■ TASK INSTRUCTIONS ■
• a. In the court opinion on Riggs National Bank v. Carl G. Rosinski Co., reproduce word for word the passage starting at "596 A.2d 997 (1991)" and ending at "September 30, 1991.".
• b. According to the court opinion on Riggs National Bank v. Carl G. Rosinski Co., on what date was the case decided?
• c. Write what comes next in the court opinion on Riggs National Bank v. Carl G. Rosinski Co., picking up after its final sentence.

Riggs National Bank v. Carl G. Rosinski Co.

596 A.2d 997 | D.C. | 1991

596 A.2d 997 (1991)

RIGGS NATIONAL BANK, Trustee, Appellant,
v.
CARL G. ROSINSKI COMPANY, Appellee.

No. 88-947.

District of Columbia Court of Appeals.

Argued December 17, 1990.
Decided September 30, 1991.

Diana M. Savit, with whom Sheila Footer, Washington, D.C., was on the brief, for appellant.

*998 Anne M. Magruder, Washington, D.C., for appellee.

Before TERRY, STEADMAN and WAGNER, Associate Judges.

STEADMAN, Associate Judge:

In this breach of contract non-jury action, the trial court found in favor of plaintiff-appellee Carl G. Rosinski Company ("Rosinski").

On appeal, defendant-appellant Riggs National Bank seeks reversal on the grounds that the trial court erred in its finding of breach and in the award of interest. We affirm.

■ MATERIAL PROVIDED ■
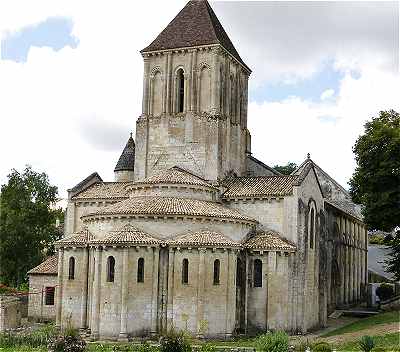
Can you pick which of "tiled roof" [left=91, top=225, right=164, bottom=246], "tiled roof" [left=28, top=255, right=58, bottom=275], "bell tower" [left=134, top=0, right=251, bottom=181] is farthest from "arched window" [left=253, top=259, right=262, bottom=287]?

■ WRITTEN RESPONSES ■
• a.
596 A.2d 997 (1991)

RIGGS NATIONAL BANK, Trustee, Appellant,
v.
CARL G. ROSINSKI COMPANY, Appellee.

No. 88-947.

District of Columbia Court of Appeals.

Argued December 17, 1990.
Decided September 30, 1991.

• b. September 30, 1991.

• c.
I

Rosinski served as the leasing agent for Edward Fawsett, trustee of the Clifford C. Fawsett Trust,[1] with respect to property located at 1357-59 Wisconsin Avenue, N.W., Washington, D.C. The property was leased to Canterbury Tales, Inc. ("CTI"), on December 13, 1971. At the time the lease was negotiated, Richard Hindin and David Pensky were president and vice president, respectively, of CTI and owned 100% of the stock of the company. Hindin and Pensky sold CTI to CML Group, Inc., a publicly traded company, in 1983. Hindin and Pensky remained as officers and directors of CTI, and continued under an employment contract with CML to operate the business. Paragraph twenty-nine of the lease contains the following provision:

In the event the Lessee directly or indirectly purchases or otherwise acquires title to the premises, or to the property of which the premises are a part, during the term of the lease, or during the continued occupancy of the tenant, whether or not under a renewal or extension of this lease, said Carl G. Rosinski Company, shall be deemed to be the procuring agent in the transaction, whether or not it shall have participated in negotiation of such purchase, and will be paid by the lessor, at settlement, a commission of five percentum (5%) of the sales price or exchange value.... (emphasis added).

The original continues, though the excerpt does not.